• _RECORDED DATA_:

--------------------

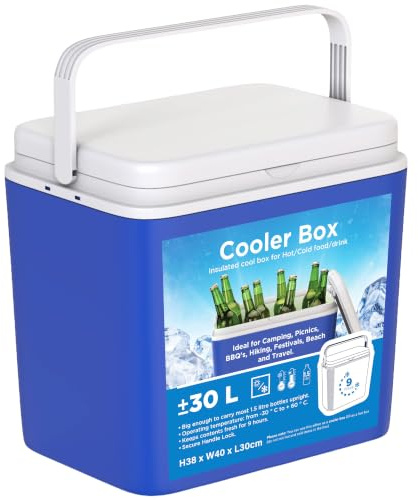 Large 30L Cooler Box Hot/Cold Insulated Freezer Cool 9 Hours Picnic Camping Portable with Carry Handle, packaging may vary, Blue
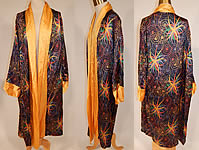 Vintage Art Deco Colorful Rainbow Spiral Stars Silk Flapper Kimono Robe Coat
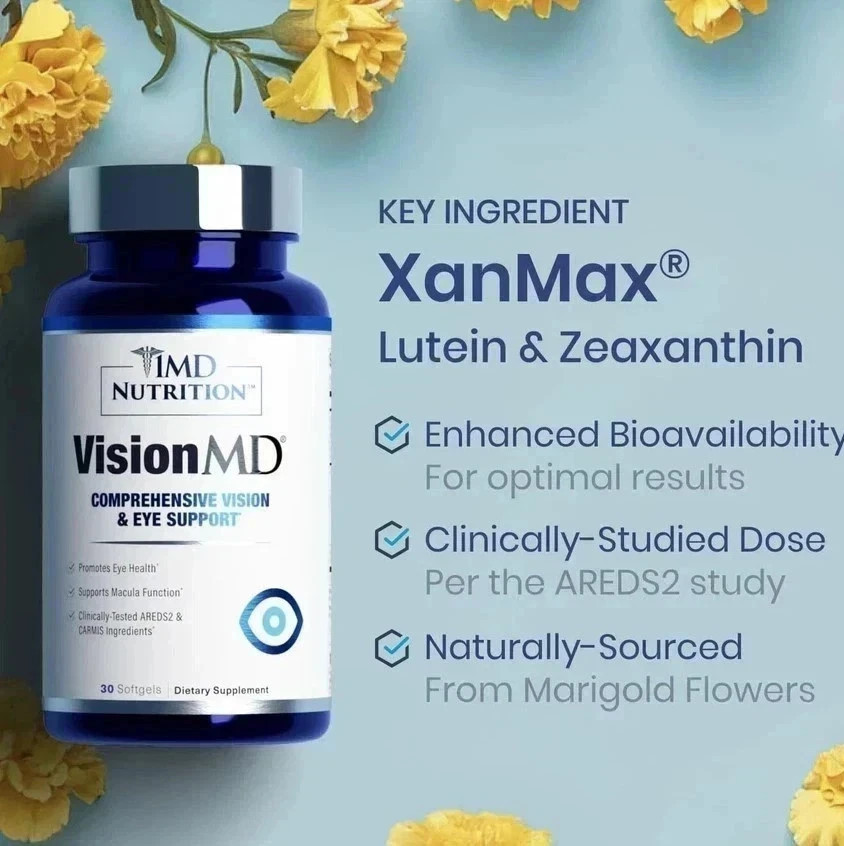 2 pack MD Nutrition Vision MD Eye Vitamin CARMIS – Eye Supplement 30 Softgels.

--------------------

• _TASK OBJECTIVE_: Each line of the data should be quoted exactly, with pictures left out.

• _COMPLETED TASK_:
 Large 30L Cooler Box Hot/Cold Insulated Freezer Cool 9 Hours Picnic Camping Portable with Carry Handle, packaging may vary, Blue
 Vintage Art Deco Colorful Rainbow Spiral Stars Silk Flapper Kimono Robe Coat
 2 pack MD Nutrition Vision MD Eye Vitamin CARMIS – Eye Supplement 30 Softgels.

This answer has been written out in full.